Once again, I post this for one of my partners because he can't hear me lalalalalala...
The conversation in Wednesday night's chat made its way to Bob Barker's retirement (again), but as usual, it doesn't take much to send these people off into their own little world.
EasyEW: When is Bob Barker leaving again?
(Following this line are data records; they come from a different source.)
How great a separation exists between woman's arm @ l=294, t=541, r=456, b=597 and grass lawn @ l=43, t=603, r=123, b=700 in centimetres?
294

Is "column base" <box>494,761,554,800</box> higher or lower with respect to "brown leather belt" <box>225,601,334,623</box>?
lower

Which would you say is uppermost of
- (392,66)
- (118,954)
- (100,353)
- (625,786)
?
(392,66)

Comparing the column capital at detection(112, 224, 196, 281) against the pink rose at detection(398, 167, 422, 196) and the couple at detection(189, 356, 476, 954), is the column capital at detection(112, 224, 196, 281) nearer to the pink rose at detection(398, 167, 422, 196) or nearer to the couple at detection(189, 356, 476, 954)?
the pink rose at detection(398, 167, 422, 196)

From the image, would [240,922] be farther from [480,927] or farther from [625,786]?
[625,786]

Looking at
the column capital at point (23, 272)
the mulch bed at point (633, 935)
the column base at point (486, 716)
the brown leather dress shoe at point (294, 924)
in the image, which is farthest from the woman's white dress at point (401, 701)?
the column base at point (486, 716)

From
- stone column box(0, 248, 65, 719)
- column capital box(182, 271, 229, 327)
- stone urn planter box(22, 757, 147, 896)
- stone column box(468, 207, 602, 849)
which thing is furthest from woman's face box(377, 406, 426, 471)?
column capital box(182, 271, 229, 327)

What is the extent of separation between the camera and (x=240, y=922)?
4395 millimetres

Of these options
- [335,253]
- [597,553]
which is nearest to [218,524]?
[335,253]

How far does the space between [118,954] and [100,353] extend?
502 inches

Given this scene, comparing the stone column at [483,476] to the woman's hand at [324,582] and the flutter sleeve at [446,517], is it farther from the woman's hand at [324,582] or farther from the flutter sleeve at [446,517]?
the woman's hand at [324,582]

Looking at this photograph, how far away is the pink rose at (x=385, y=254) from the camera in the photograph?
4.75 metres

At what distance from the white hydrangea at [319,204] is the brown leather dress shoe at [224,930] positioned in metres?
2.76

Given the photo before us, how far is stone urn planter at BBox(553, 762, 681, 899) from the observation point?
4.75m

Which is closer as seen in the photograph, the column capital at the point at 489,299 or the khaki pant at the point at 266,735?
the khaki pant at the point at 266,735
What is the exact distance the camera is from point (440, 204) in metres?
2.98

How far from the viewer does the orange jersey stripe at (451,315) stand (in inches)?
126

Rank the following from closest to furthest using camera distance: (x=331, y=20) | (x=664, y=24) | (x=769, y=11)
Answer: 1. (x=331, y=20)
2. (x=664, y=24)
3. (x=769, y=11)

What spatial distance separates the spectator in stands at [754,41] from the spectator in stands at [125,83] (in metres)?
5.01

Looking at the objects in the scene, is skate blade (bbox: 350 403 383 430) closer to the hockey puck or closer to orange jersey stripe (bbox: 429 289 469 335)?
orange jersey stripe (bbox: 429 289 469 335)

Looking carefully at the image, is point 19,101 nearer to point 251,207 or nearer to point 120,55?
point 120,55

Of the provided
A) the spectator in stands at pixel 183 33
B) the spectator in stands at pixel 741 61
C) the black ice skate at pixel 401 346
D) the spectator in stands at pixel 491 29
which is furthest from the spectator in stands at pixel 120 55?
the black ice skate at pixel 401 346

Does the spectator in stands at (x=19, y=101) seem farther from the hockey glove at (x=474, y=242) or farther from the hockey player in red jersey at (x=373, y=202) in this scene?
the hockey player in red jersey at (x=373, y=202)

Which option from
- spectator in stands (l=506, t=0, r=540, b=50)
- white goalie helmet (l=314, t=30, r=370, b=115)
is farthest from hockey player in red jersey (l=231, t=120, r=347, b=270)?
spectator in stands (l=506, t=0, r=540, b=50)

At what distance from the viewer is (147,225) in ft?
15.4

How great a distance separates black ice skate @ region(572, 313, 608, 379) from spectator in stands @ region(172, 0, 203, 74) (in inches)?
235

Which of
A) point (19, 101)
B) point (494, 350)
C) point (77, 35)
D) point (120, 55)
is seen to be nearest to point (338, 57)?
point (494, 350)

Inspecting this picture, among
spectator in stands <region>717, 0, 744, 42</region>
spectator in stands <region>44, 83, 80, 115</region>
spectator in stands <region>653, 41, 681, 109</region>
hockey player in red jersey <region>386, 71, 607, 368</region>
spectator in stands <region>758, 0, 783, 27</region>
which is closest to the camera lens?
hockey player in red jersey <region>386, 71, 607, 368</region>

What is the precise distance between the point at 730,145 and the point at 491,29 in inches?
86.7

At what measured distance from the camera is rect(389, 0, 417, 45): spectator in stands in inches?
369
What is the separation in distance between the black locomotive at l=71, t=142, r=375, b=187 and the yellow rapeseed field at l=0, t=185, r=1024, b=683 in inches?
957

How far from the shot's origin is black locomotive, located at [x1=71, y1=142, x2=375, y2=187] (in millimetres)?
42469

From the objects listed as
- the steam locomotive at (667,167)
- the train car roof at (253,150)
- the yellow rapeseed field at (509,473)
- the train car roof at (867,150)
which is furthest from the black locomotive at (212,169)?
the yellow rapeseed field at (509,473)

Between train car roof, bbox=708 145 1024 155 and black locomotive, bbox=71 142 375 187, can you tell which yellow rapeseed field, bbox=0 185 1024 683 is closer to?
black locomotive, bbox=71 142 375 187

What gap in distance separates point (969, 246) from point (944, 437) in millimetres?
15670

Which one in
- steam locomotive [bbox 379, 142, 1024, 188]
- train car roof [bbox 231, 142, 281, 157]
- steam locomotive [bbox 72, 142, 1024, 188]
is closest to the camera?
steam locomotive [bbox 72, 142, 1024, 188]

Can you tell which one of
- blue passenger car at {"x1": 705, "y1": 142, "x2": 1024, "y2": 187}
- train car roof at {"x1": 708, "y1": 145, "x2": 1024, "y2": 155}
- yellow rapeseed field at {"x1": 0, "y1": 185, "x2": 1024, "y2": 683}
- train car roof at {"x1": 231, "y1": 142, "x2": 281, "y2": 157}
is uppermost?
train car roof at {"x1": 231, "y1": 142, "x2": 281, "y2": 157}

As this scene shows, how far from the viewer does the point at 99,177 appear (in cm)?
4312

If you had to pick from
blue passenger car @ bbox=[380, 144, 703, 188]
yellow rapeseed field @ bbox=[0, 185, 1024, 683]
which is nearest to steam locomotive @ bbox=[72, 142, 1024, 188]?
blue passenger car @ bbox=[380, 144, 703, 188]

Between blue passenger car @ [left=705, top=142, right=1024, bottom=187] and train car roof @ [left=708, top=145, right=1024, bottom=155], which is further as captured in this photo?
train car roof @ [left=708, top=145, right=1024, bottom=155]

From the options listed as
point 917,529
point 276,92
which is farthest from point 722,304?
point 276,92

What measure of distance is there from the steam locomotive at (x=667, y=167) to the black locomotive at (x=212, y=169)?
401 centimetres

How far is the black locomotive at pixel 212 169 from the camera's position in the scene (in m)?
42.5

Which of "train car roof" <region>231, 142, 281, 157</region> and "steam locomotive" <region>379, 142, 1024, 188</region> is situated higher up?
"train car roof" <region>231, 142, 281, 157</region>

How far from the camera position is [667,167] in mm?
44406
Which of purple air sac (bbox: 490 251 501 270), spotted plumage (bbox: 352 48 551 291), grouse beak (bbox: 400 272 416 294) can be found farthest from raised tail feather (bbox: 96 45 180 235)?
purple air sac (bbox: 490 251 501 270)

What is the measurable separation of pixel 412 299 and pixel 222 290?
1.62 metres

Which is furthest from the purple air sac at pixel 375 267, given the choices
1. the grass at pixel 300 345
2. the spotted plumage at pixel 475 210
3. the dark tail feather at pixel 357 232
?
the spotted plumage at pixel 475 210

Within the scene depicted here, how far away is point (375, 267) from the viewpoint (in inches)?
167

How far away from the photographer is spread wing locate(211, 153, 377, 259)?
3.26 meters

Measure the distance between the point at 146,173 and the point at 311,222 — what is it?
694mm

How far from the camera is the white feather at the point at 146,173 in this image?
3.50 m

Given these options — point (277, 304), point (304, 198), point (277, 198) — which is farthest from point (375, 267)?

KelvinNYC: August, I think.
EasyEW: That'll be a day to save
KelvinNYC: I'm sure Howie Mandel has already been approached to do the show since TV execs can't see beyond current game show hosts for another game show.
EasyEW: aw nononono
EasyEW: Howie's just not a good fit
KelvinNYC: or John McEnroe
EasyEW: STOP IT
Ska: $800 FOR A TOASTER
EasyEW: that just HURTS
Ska: ARE YOU SERIOUS
Ska: YOU CANNOT BE SERIOUS
KelvinNYC: LET'S PLAY... GOLD CASE!
KelvinNYC: That one!
KelvinNYC: btw... Mountain Climber is easy as f**k to win
Ska: I dunno, now I really want McEnroe to host
KelvinNYC: and bam, you've won
KelvinNYC: Ten Chances, hosted by Mac would rule.
Ska: or Jack Bauer
KelvinNYC: Toaster: 4 2 0
Ska: TELL ME HOW MUCH THE CAR IS
Ska: TELL ME!
Ska shoots contestant in knee
Contestant: I DON'T KNOW
Contestant: PLEASE STOP
JackBauer: WRONG ANSWER
JackBauer pulls cord out from $28 floor lamp
JackBauer walks menacingly toward contestant
JackBauer: That's what the Chinese told you to say.
Contestant: NO... I SWEAR IT'S NOT
Contestant: PLEASE... I HAVE A FAMILY
JackBauer pulls back the $24,580 card
JackBauer: AND THEY WERE RIGHT!
JackBauer: CONGRATULATIONS, ENJOY YOUR NEW CONVERTIBLE!
Contestant: THANK YOU JACK!!!
JackBauer: Oh, it's rigged with a tactical nuke set to go off in 45 seconds.
Contestant runs off
Contestant: wait, what?
Contestant: YOU SONOFA
Ska takes a bow
KelvinNYC: and scene
And yes, we talk in stage directions. Doesn't everybody?